▶ The problem: Render every row below as a numbered list with no blank lines, and leave the pictures out.
## begin
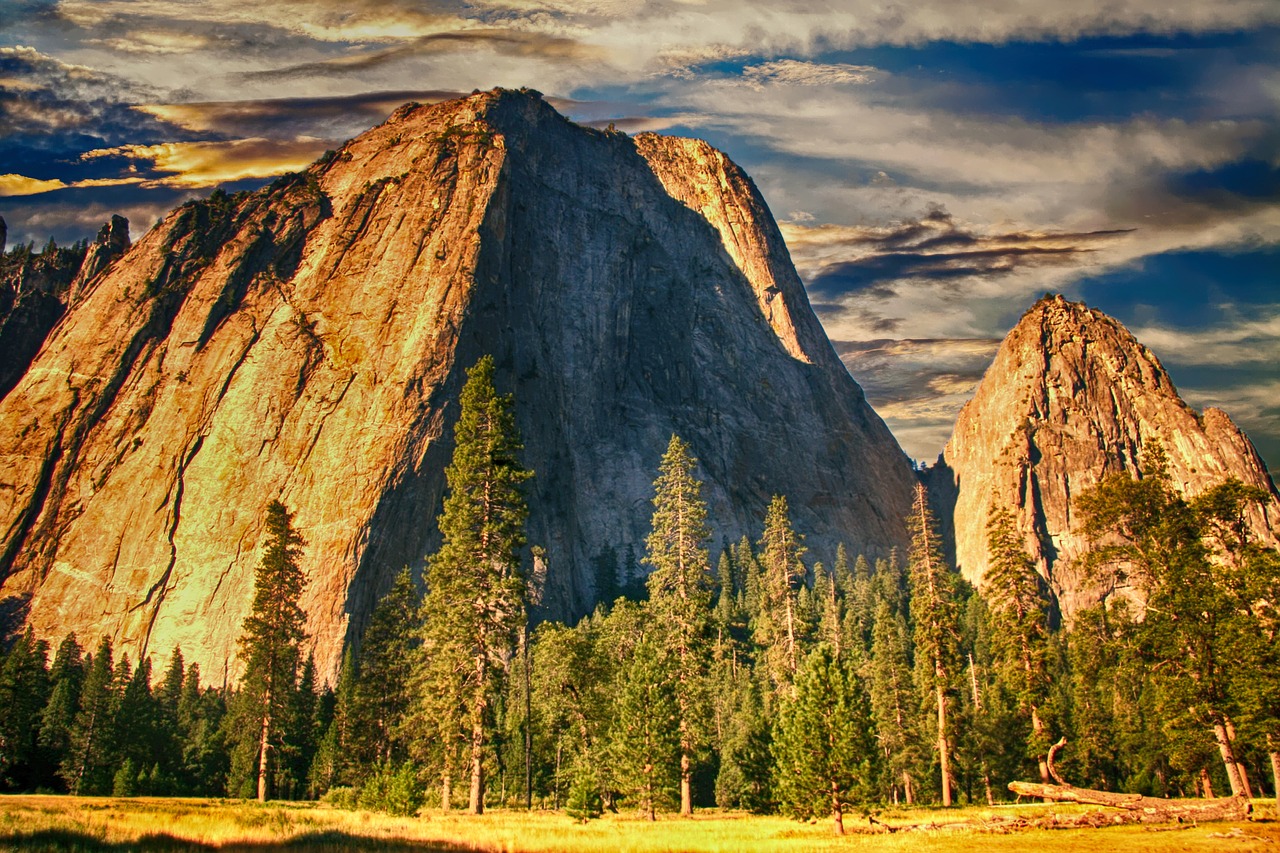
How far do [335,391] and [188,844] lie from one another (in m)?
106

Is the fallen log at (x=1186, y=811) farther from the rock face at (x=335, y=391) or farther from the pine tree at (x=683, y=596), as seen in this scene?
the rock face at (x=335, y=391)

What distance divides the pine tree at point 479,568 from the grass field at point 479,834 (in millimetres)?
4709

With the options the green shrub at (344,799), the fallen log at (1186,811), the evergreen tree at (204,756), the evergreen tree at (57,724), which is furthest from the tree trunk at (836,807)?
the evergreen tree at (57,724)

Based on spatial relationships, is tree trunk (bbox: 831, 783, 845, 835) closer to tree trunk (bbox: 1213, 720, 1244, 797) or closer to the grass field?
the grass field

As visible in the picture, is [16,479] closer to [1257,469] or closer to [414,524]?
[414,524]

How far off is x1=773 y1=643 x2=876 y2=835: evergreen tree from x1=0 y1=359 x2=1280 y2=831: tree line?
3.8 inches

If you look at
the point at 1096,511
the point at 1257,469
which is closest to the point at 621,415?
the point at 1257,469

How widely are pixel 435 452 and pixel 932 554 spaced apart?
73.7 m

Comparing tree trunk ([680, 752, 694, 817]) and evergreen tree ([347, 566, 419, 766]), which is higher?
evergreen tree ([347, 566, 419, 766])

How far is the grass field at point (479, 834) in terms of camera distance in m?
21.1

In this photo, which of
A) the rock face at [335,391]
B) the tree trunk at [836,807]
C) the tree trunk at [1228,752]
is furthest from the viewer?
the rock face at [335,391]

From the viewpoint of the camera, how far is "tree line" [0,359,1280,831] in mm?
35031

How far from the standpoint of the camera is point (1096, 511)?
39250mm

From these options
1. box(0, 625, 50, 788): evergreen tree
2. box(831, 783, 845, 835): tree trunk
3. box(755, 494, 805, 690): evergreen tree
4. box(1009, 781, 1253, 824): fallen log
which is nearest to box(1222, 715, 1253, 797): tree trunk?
## end
▶ Exercise output:
1. How far do [335,391] and [188,844] lie from one another (in m)?
2. 106
3. Is the fallen log at (x=1186, y=811) farther from the rock face at (x=335, y=391) or farther from the pine tree at (x=683, y=596), as seen in this scene?
4. the rock face at (x=335, y=391)
5. What distance divides the pine tree at point 479,568 from the grass field at point 479,834 (in millimetres)?
6. 4709
7. With the options the green shrub at (344,799), the fallen log at (1186,811), the evergreen tree at (204,756), the evergreen tree at (57,724), which is furthest from the tree trunk at (836,807)?
8. the evergreen tree at (57,724)
9. Based on spatial relationships, is tree trunk (bbox: 831, 783, 845, 835) closer to tree trunk (bbox: 1213, 720, 1244, 797) or closer to the grass field?
10. the grass field
11. As visible in the picture, is [16,479] closer to [1257,469] or closer to [414,524]?
12. [414,524]
13. How far off is x1=773 y1=643 x2=876 y2=835: evergreen tree from x1=0 y1=359 x2=1280 y2=831: tree line?
14. 3.8 inches
15. If you look at
16. the point at 1096,511
17. the point at 1257,469
18. which is closest to the point at 621,415?
19. the point at 1257,469
20. How widely are pixel 435 452 and pixel 932 554 spaced apart?
21. 73.7 m
22. Comparing tree trunk ([680, 752, 694, 817]) and evergreen tree ([347, 566, 419, 766]), which is higher?
23. evergreen tree ([347, 566, 419, 766])
24. How far is the grass field at point (479, 834) in terms of camera distance in m?
25. 21.1
26. In this photo, which of
27. A) the rock face at [335,391]
28. B) the tree trunk at [836,807]
29. C) the tree trunk at [1228,752]
30. is furthest from the viewer?
31. the rock face at [335,391]
32. From the viewpoint of the camera, how far is "tree line" [0,359,1280,831] in mm?
33. 35031
34. How far from the standpoint of the camera is point (1096, 511)?
35. 39250mm
36. From these options
37. 1. box(0, 625, 50, 788): evergreen tree
38. 2. box(831, 783, 845, 835): tree trunk
39. 3. box(755, 494, 805, 690): evergreen tree
40. 4. box(1009, 781, 1253, 824): fallen log
41. which is nearest to box(1222, 715, 1253, 797): tree trunk?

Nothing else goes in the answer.